Synopses & Reviews
To better understand the impact of social movements in recent years, this analysis distinguishes strategies of social change into two parts: organizing, which is characteristic of the 1960s movement in the United States, and accompaniment, which was articulated by Archbishop Óscar Romero of El Salvador. Both are valuable tools for understanding and promoting social movements; in accompaniment, the promoter of social change and his or her oppressed colleague view themselves as two experts, each bringing indispensable experience to a shared project. Together, as equals, they seek to create what the Zapatistas call “another world.” The author applies the distinction between accompaniment and organizing to five social movements in which he has taken part: the labor and civil rights movements, the antiwar movement, prisoner insurgencies, and the movement sparked by Occupy Wall Street. Also included are the experiences of the authors wife Alice Lynd, a partner in these efforts, who has been a draft counselor and advocate for prisoners in maximum-security confinement.
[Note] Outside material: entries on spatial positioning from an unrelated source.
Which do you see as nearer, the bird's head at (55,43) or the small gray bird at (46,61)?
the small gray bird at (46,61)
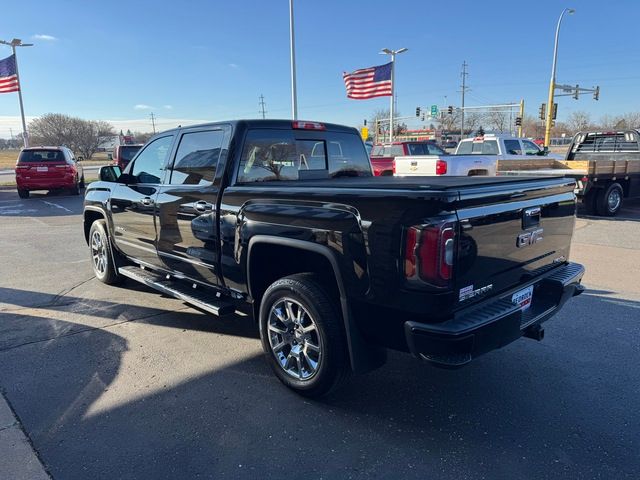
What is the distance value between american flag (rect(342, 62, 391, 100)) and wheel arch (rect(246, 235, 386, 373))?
2193 centimetres

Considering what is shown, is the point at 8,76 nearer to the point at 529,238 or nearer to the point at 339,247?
the point at 339,247

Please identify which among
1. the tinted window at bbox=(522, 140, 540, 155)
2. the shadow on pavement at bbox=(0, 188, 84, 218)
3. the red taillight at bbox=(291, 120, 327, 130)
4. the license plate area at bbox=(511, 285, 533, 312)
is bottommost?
the shadow on pavement at bbox=(0, 188, 84, 218)

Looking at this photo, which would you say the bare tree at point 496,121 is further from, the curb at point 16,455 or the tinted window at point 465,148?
the curb at point 16,455

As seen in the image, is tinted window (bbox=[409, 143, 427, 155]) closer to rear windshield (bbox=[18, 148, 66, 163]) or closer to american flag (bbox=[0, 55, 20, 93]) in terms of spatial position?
rear windshield (bbox=[18, 148, 66, 163])

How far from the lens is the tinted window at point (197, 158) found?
394 cm

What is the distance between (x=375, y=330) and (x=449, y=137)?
64593mm

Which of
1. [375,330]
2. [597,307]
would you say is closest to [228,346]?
[375,330]

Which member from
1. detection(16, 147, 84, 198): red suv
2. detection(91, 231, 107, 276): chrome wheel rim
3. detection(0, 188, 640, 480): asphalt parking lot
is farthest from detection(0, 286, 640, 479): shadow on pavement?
detection(16, 147, 84, 198): red suv

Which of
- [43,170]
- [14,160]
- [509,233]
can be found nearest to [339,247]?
[509,233]

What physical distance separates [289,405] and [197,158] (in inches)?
89.9

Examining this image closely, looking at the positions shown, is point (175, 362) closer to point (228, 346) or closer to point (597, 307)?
point (228, 346)

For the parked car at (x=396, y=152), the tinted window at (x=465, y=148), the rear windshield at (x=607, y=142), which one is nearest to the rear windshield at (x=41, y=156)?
the parked car at (x=396, y=152)

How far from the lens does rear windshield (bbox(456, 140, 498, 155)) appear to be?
14898 millimetres

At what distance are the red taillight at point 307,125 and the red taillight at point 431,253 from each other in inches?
85.5
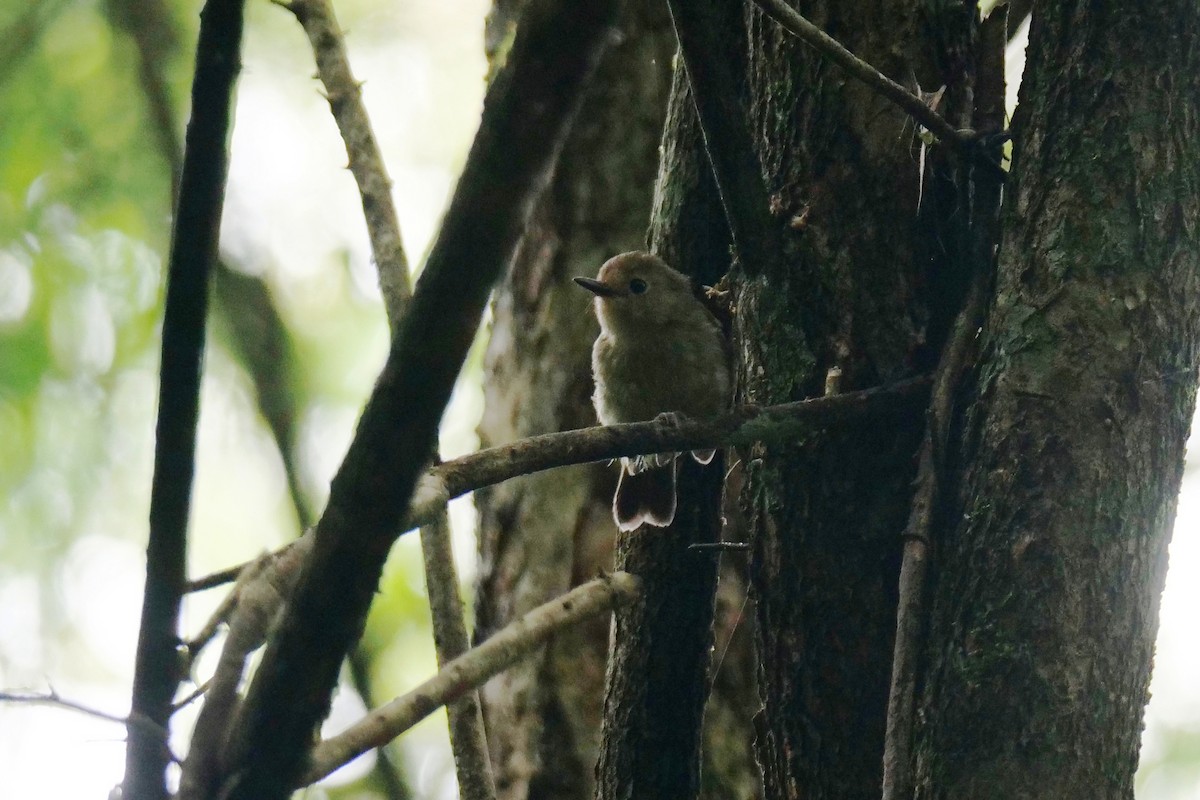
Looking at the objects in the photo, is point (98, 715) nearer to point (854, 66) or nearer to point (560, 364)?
point (854, 66)

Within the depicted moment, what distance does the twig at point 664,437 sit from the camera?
1994mm

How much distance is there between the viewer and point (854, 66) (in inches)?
81.2

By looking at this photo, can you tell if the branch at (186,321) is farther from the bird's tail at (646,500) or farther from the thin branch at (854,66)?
the bird's tail at (646,500)

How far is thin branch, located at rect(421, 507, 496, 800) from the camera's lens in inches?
108

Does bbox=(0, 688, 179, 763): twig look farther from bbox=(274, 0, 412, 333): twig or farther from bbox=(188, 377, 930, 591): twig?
bbox=(274, 0, 412, 333): twig

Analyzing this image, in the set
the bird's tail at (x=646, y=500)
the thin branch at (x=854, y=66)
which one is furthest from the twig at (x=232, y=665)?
the bird's tail at (x=646, y=500)

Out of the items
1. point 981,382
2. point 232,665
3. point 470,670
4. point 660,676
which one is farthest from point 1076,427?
point 232,665

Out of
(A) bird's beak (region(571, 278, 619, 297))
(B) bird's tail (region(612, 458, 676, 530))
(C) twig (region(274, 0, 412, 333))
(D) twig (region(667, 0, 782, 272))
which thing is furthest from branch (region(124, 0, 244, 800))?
(A) bird's beak (region(571, 278, 619, 297))

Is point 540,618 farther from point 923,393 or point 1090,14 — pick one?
point 1090,14

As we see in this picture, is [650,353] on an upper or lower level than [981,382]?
upper

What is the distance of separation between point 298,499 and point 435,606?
102 inches

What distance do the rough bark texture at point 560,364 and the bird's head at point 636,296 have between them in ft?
2.39

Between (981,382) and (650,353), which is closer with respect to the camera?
(981,382)

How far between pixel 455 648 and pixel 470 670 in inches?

"Lynd's poignant memoir of a life devoted to social justice is also a chronicle of the major social movements of the second half of the 20th century. He describes the slow process of coming to understand that real change cannot be imposed by organizers from the outside without committed people within each community. Lynd (Lucasville)tells of workers such as his friend, Ed, who reminds him that 'the union's in the people.' While working in the Civil Rights Movement, he admired how members of the Student Nonviolent Coordinating Committee practiced 'accompaniment': living with and respecting the people they served. His chapter concerning the war in Vietnam leads to the example of El Salvadoran bishop Oscar Romero and the growth of his Liberation Theology, a Catholic movement promoting equality for the poor and indigenous. Despite resistance to his teaching, violence, and the murder of priests, Romero was made an archbishop in 1977, only to be assassinated in 1980. Lynd regards Romero's life as one of the best examples of accompaniment. Recently, Lynd and his wife, Alice, equally involved in this work, have been 'accompanying' prisoners at a nearby penitentiary. Lynd closes with an account of the Occupy movement as a hopeful sign of equality and solidarity for a better world. (Feb.)" Publishers Weekly Copyright PWxyz, LLC. All rights reserved.
About the Author
Staughton Lynd taught American history at Spelman College and Yale University. He was director of Freedom Schools in the 1964 Mississippi Freedom Summer. An early leader of the movement against the Vietnam War, he was blacklisted and unable to continue as an academic. He then became a lawyer, and in this capacity has assisted rank-and-file workers and prisoners for the past thirty years. He is the author or coauthor of From Here to There, Labor Law for the Rank & Filer, Lucasville, Solidarity Unionism at Starbucks, and Wobblies & Zapatistas. He lives in Youngstown, Ohio.